Vice Chair, Board of Directors, Association des francophones du Nunavut

Mylène Chartrand

I agree with Mr. Provencher. How long would people with children who have settled in our communities stay if it was impossible for their children to grow up and develop in French? They would not stay very long. So this gives families who settle in our territory access to health services for children, to day care and French-language school. This gives the community some stability, which is important. It creates a stronger community.

10:20 a.m.

Conservative

John Williamson New Brunswick Southwest, NB

That's definitely the case for the day care centres, but why is it necessary for early childhood? That's the real question. In my opinion, language is something you learn at home. Why are early childhood programs important?

10:20 a.m.

Vice Chair, Board of Directors, Association des francophones du Nunavut

Mylène Chartrand

They're important because there are a lot of exogamous unions in the north. When one partner speaks English, it is important for the child to have the tools to grow up and have an education in French.

10:20 a.m.

Conservative

John Williamson New Brunswick Southwest, NB

Thank you.

10:20 a.m.

Director General, Fédération des francophones de Terre-Neuve et du Labrador

Gaël Corbineau

Personally, I believe that early childhood is really the foundation of our francophone communities. All of us here live in regions where the vast majority is anglophone. In spite of all our efforts, our children do not necessarily have a lot of opportunities to develop in French outside the school system. This is an important factor in giving them this foundation of their francophone culture and identity, which they will be able to retain later on. These young people start out in English from a very early age, English is not a problem for them, but it will be much more difficult for them to rise to the same level in French later on.

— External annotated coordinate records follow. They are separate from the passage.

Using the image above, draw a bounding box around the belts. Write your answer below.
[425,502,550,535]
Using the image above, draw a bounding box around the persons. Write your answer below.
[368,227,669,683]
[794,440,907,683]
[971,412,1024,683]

This is readily apparent in the French-language primary schools. It is very easy to determine which students have grown up in a francophone system. They already speak perfect French and, in many cases, English as well. Children who have not spent a lot of time in that kind of system have enormous problems. They are years behind from an educational standpoint, since they have a very poor, even non-existent base in French.

10:20 a.m.

Conservative

John Williamson New Brunswick Southwest, NB

That's very good.

At what age do early childhood programs start?

10:20 a.m.

Director General, Fédération des francophones de Terre-Neuve et du Labrador

Gaël Corbineau

Today, our services start at the age of two. Ideally they should start at birth. As a result of the way society is evolving, mothers want to resume their professional careers as soon as possible.

10:20 a.m.

Conservative

John Williamson New Brunswick Southwest, NB

What is the role of the parents?

10:20 a.m.

Director General, Fédération des francophones de Terre-Neuve et du Labrador

Gaël Corbineau

You're right; parents have a major role to play in education. They have to speak the language as much as possible, particularly when they live in a majority anglophone environment. They must not forget to speak the language. Our organizations are working on this kind of awareness.

In addition, as my neighbour mentioned earlier, there are a lot of exogamous couples. So English is always very much present, in the family, with the parents and the grandparents. English is really very much present.